This week’s Italian indigenous variety is Erbaluce bianco. It hails from Piedmont and the wine you have probably heard of is Erbaluce di Caluso which is now a denominazione d’origine controllata (D.O.C.) e garantita (D.O.C.G.) wine. The wines produced using this variety tend to have great acidity and minerality, floral and fruity aromas and flavors with a bitter almond finish.
Apparently it was often used in sparkling wine in the past and can still be found in the passito version as well. The origins and DNA relatives of the grape are not fully identified. Nor is the origin of the name Erbaluce. Some say that is comes from the brillant color of the grape variety.
It grows in different areas in Piedmont and can be used in Canavese denominazione d’origine controllata (D.O.C.), Colline Novaresi D.O.C., Coste della Sesia D.O.C.,Piemonte D.O.C. and Erbaluce di Caluso or Caluso D.O.C.G. wines. In the provinces of Torino, Biella and Novara, the grape is known as Greco. The grape is sensitive to oidium as well as frost. While it is a very vigorous grape variety, its production is not consistent.

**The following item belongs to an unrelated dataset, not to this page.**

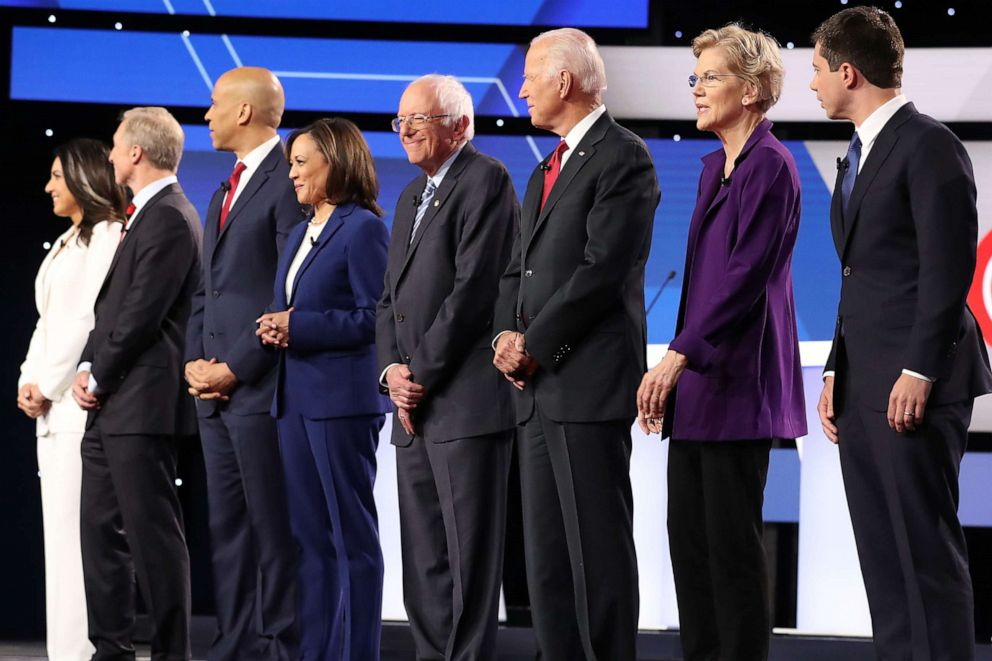 PHOTO: Democratic presidential candidates are seen before the start of the Democratic Presidential Debate at Otterbein University on October 15, 2019 in Westerville, Ohio.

I have tried this wine many times in Italy and even in the United States. Domenico Valentino, a New York based importer, has a terrific one called Orsolani.
As an aside, the best Italian restaurant in Boston is also called Erbaluce. I had the occasion to host an event there two years ago with producers from Morellino di Scansano DOCG. Chef Charles Draghi is a genius and I highly recommend a meal there to anyone who is in Boston.